Goiânia surpreende e figura entre as três cidades mais cobiçadas por imóveis de luxo no Brasil no início de 2026
A capital goiana alcançou o terceiro lugar no ranking nacional de demanda por imóveis de alto padrão durante o primeiro trimestre de 2026, um feito notável que a posiciona atrás apenas de Brasília e São Paulo. Este resultado, divulgado pelo Índice de Demanda Imobiliária (IDI) Brasil, marca uma reviravolta no mercado imobiliário de luxo, que por anos foi dominado por cidades do Sudeste. Goiânia agora supera tradicionais potências como Curitiba, Rio de Janeiro e Belo Horizonte.
A pesquisa, conduzida pelo Ecossistema Sienge em parceria com a Câmara Brasileira da Indústria da Construção (CBIC), analisou famílias com rendimentos mensais superiores a R$ 24 mil, avaliando o interesse por novos empreendimentos imobiliários de alto padrão.
Fatores impulsionam ascensão de Goiânia no mercado de luxo
Maria Rosa Martins, diretora comercial da URBS Donna, explica que a forte influência do agronegócio na região e o papel de Goiânia como centro de serviços regional são cruciais para o desempenho da cidade. Ela aponta que a capital atrai não apenas o público local, mas também compradores de estados como Tocantins e Mato Grosso, além do interior de Goiás.
“A influência do agro é muito forte em Goiás, e Goiânia, por ser a capital, acaba atraindo esse público. Vem gente do Tocantins, do Mato Grosso e do interior do próprio estado”, afirmou Maria Rosa Martins.
A busca por imóveis de valor elevado em Goiânia é motivada por diversos fatores, incluindo acesso a tratamentos médicos, oportunidades de negócios, educação para os filhos e a conveniência de possuir uma residência em vez de depender de hotéis durante visitas frequentes. O perfil dos compradores é composto por empresários, produtores rurais, médicos e outros profissionais de alta renda que veem os imóveis tanto como investimento quanto como garantia de segurança financeira.
Potencial de expansão e bairros em evidência
Segundo especialistas, Goiânia ainda apresenta áreas com notável potencial de valorização, o que a diferencia de metrópoles mais saturadas como Rio de Janeiro e Belo Horizonte.

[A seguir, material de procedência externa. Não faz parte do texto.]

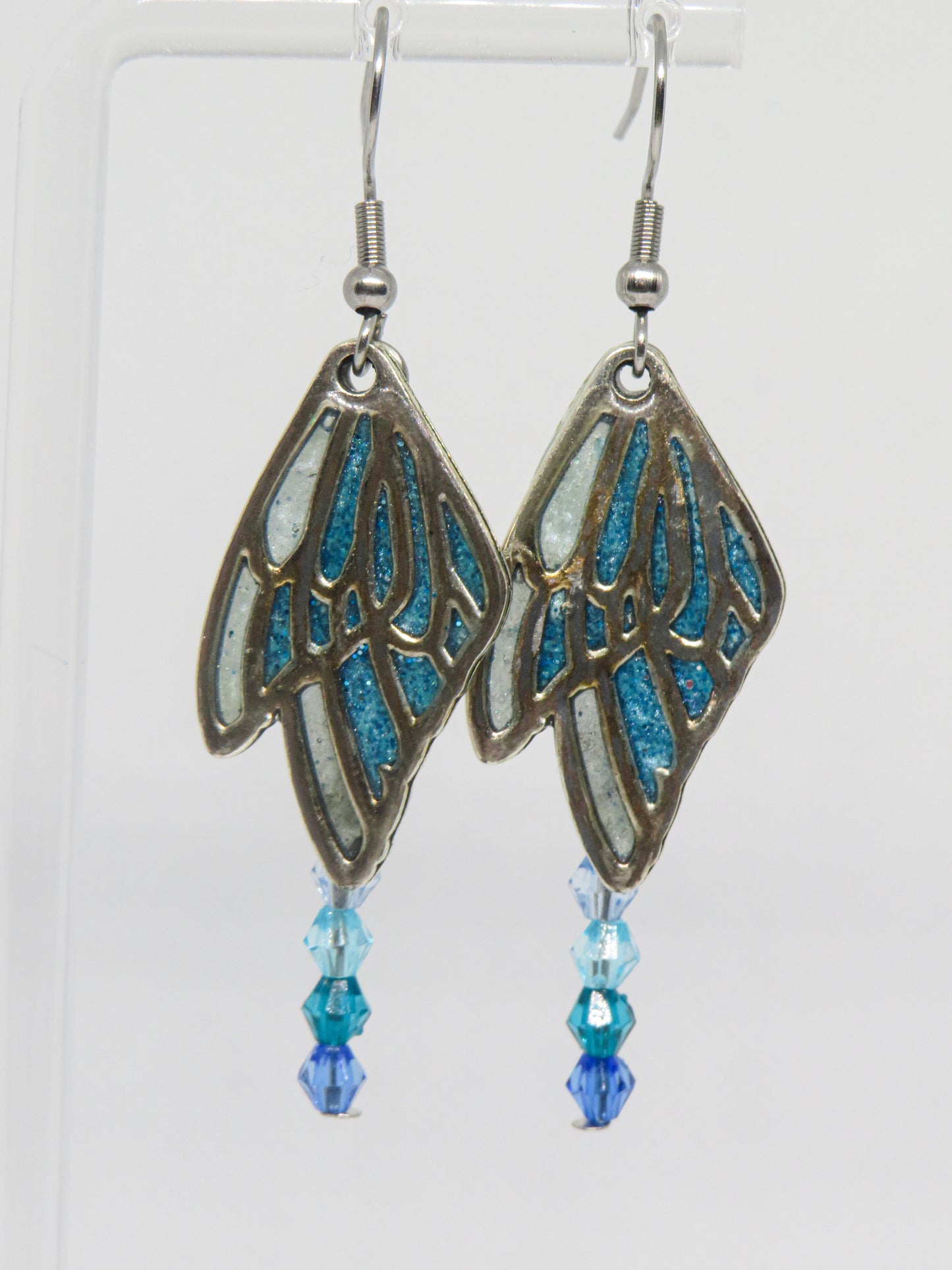 Fairy Wing Earrings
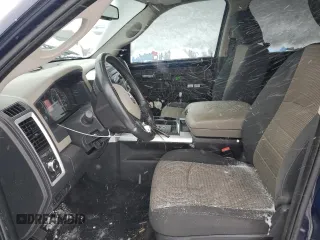 2012 Ram 1500 Big Horn with VIN 1C6RD7LTXCS156086, listed as a Copart auction lot 88096245 with 138,476 mi miles and Salvage Title. Bid and sale history available at carsss.com. Image 7.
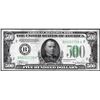 Image 1 : 1934 $500 Federal Reserve Note New York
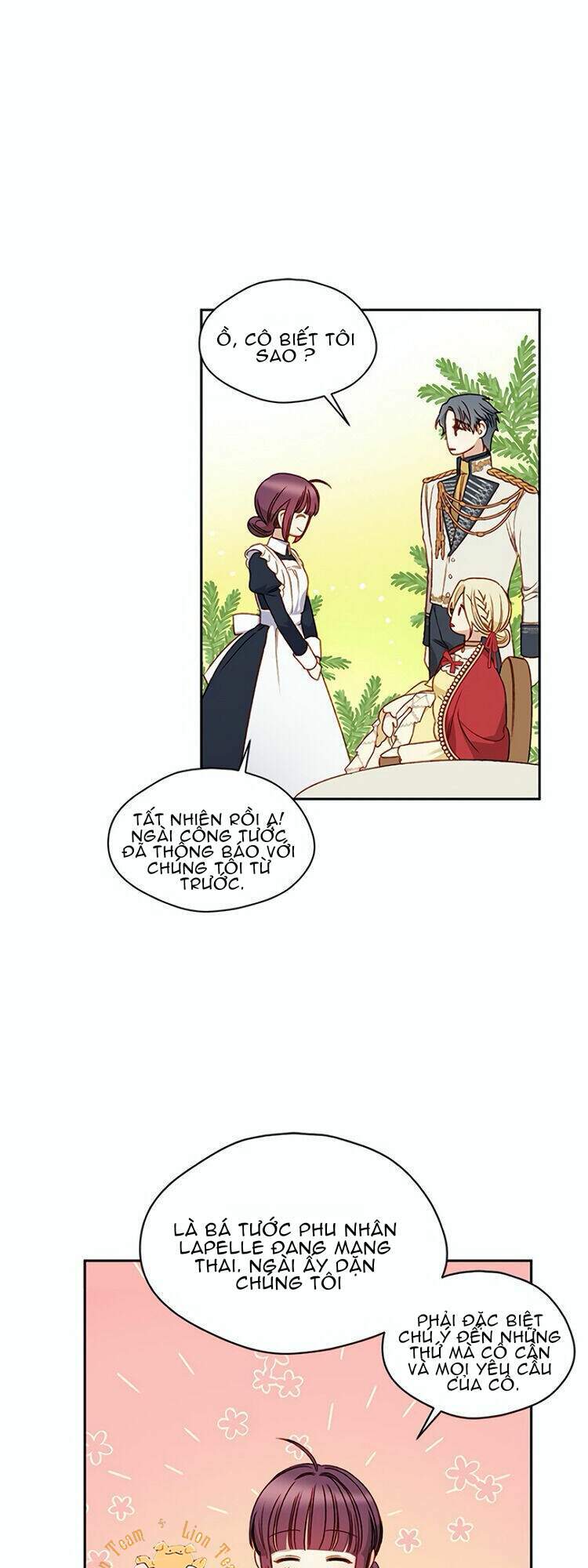Nữ Chính Muốn Tôi Trở Thành Mẹ Kế Chapter 6 - 21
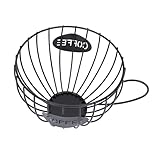 Panier de service de fruits : le panier est fabriqué dans un matériau durable et pratique pour une utilisation durable.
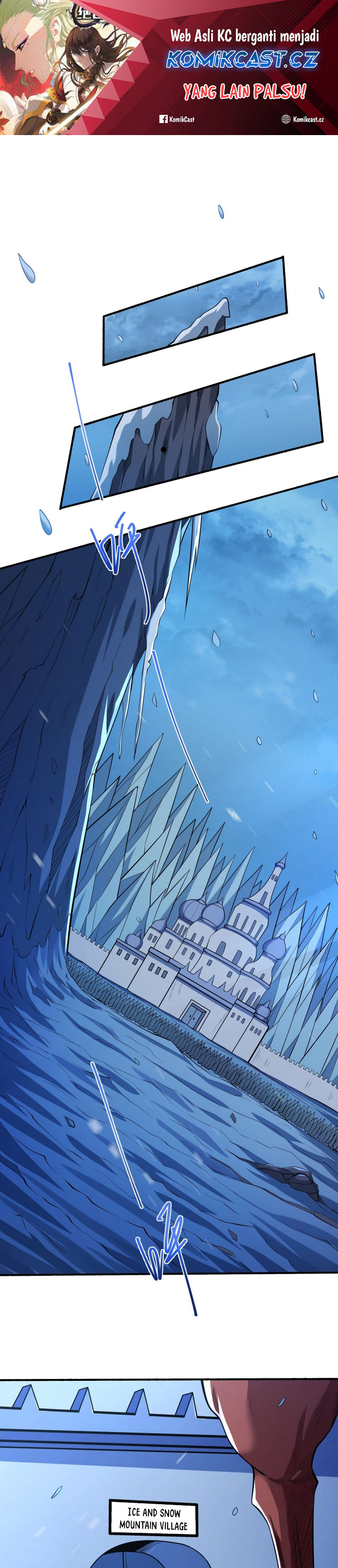 God of Martial Arts Chapter 618 Image 1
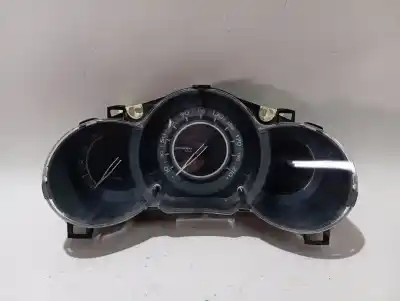 Second-hand car spare part dashboard for citroen c3 picasso exclusive oem iam references 96665882xt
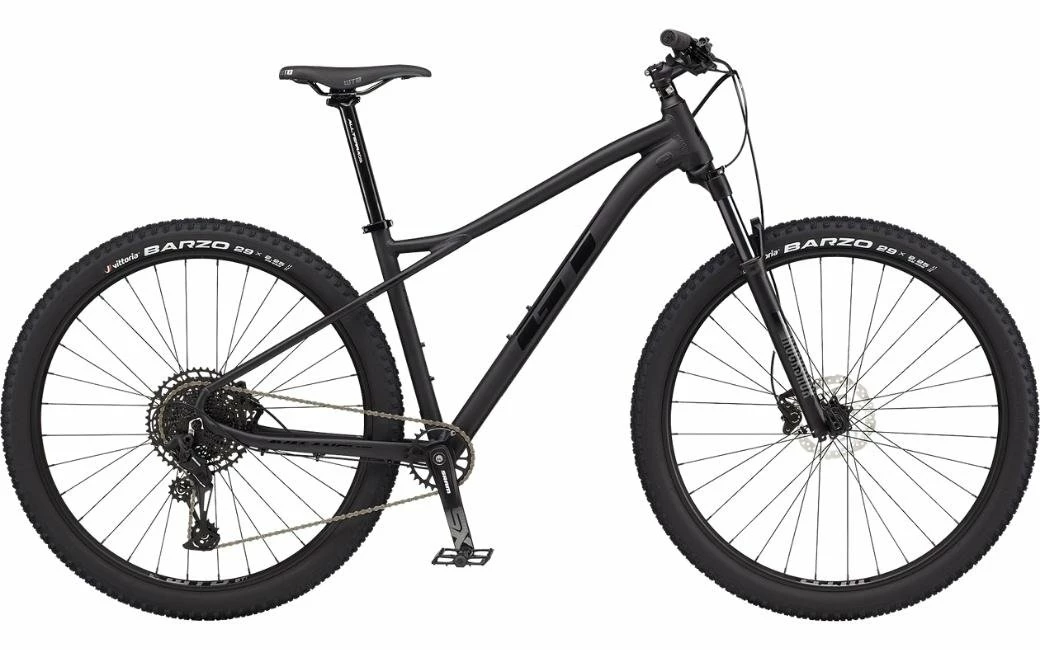 Gt-bicycles VTT GT Avalanche Expert 29 Noir - 2022 1 Gt-bicycles VTT GT Avalanche Expert 29 Noir - 2022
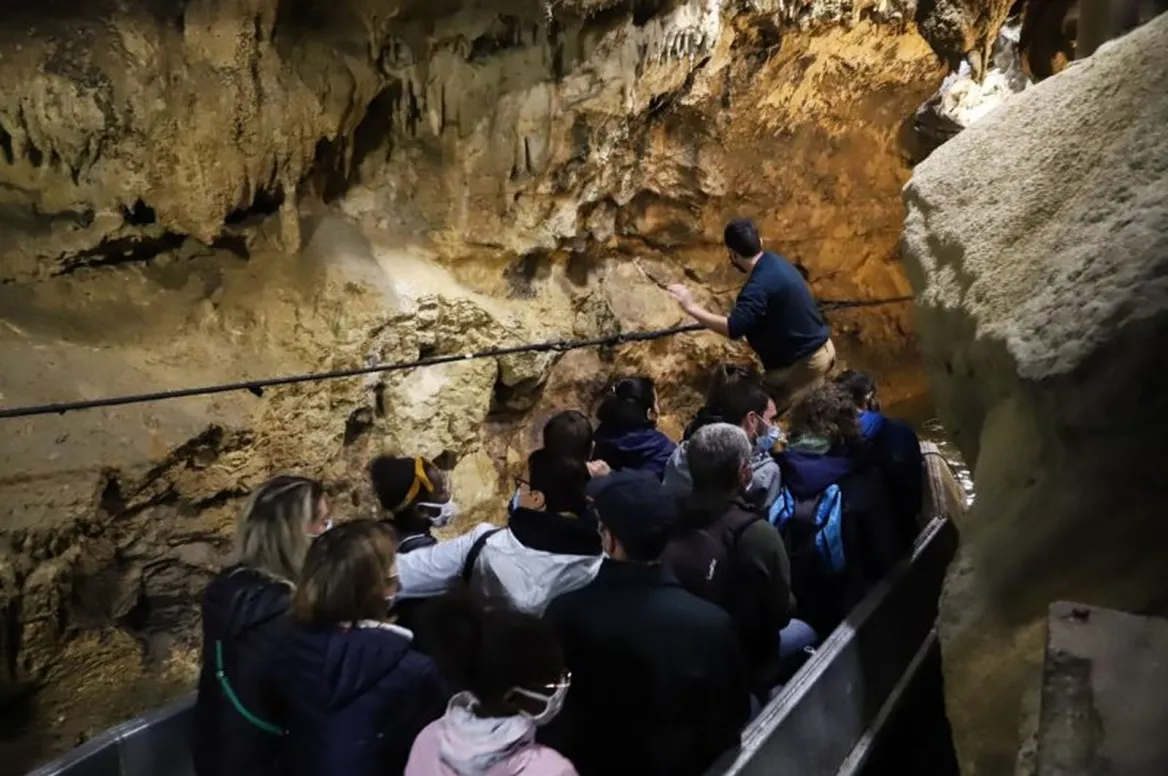 Grotte labouiche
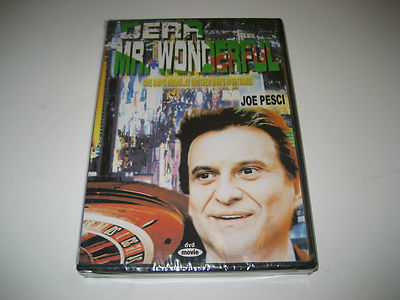 Dear Mr. Wonderful DVD Joe Pesci, Ed O'Ross, Tony Martin, Frank Vincent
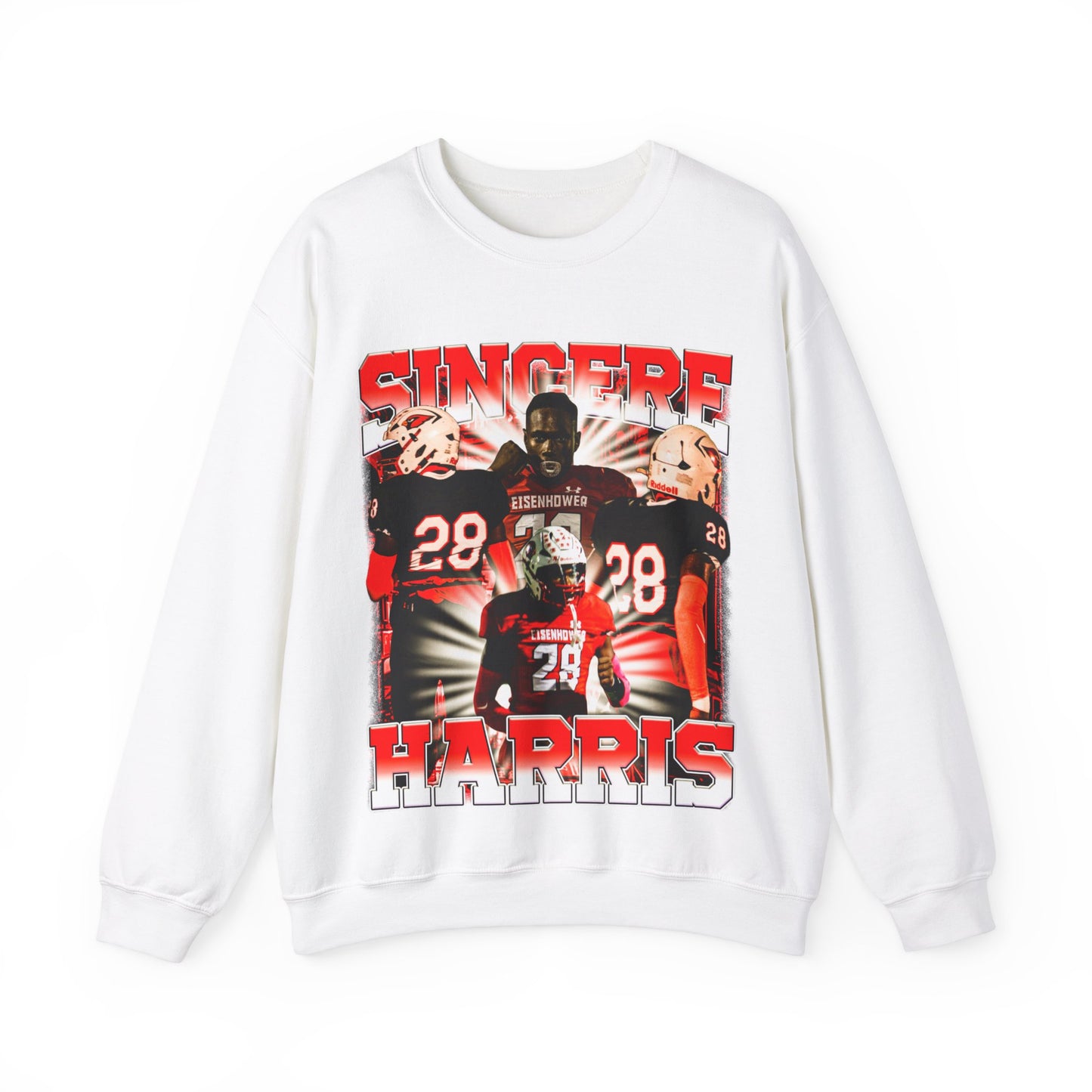 Sincere Harris Crewneck Sweatshirt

A praticidade, o menor tempo de deslocamento, o acesso a serviços e a qualidade de vida oferecida por empreendimentos com lazer integrado são decisivos na escolha dos compradores.
Setores como Marista, Bueno, Jardim Goiás e Setor Oeste continuam sendo áreas de alto valor. No entanto, bairros próximos e com maior disponibilidade de terrenos, como Pedro Ludovico, Parque Amazônia e Jardim América, vêm ganhando destaque. A demanda se divide entre apartamentos bem localizados e casas em condomínios, ambos segmentos com forte atratividade na capital.
Interior de Goiás também mostra força no mercado imobiliário
O alcance do mercado imobiliário de valor elevado em Goiás não se limita à capital. Anápolis conquistou a 24ª posição e Rio Verde a 33ª no ranking IDI Brasil, evidenciando a demanda crescente por imóveis de alto padrão em outras cidades do estado. Esse cenário, somado à liderança de Brasília, reforça a força da Região Centro-Oeste como um polo de alto potencial para o setor imobiliário de luxo.